### [Records supplied]
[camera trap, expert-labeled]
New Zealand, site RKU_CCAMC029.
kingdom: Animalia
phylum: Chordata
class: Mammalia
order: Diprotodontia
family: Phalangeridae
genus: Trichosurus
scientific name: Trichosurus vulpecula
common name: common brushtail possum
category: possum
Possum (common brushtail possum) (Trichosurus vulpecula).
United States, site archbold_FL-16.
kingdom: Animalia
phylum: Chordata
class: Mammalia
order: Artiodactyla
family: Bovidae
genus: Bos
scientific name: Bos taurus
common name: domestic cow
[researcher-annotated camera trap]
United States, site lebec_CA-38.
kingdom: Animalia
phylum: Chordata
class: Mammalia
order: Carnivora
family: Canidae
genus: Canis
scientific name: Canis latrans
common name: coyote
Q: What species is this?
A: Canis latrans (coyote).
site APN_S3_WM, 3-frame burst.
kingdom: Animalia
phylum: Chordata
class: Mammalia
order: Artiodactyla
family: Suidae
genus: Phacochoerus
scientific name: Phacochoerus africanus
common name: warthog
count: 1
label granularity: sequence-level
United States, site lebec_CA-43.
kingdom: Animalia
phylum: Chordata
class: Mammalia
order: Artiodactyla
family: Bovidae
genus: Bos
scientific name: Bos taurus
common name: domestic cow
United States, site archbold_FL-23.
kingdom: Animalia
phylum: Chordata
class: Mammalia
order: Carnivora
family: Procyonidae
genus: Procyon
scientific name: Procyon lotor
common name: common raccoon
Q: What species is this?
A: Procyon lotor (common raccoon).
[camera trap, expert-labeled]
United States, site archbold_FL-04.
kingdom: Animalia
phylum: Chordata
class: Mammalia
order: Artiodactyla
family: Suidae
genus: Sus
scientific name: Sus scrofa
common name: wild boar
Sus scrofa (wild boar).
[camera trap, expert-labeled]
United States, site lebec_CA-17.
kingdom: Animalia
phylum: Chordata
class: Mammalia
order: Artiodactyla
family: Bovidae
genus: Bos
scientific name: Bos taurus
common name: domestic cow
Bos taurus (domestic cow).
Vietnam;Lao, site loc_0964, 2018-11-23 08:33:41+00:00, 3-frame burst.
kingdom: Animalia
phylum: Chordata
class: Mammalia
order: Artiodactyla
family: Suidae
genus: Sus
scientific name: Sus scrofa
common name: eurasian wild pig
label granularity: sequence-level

### [Assignment]
The output should be exactly the lines above from the line containing "common name: coyote" to the line containing "United States, site archbold_FL-23.", inclusive, with no other lines.

### [Task response]
common name: coyote
Q: What species is this?
A: Canis latrans (coyote).
site APN_S3_WM, 3-frame burst.
kingdom: Animalia
phylum: Chordata
class: Mammalia
order: Artiodactyla
family: Suidae
genus: Phacochoerus
scientific name: Phacochoerus africanus
common name: warthog
count: 1
label granularity: sequence-level
United States, site lebec_CA-43.
kingdom: Animalia
phylum: Chordata
class: Mammalia
order: Artiodactyla
family: Bovidae
genus: Bos
scientific name: Bos taurus
common name: domestic cow
United States, site archbold_FL-23.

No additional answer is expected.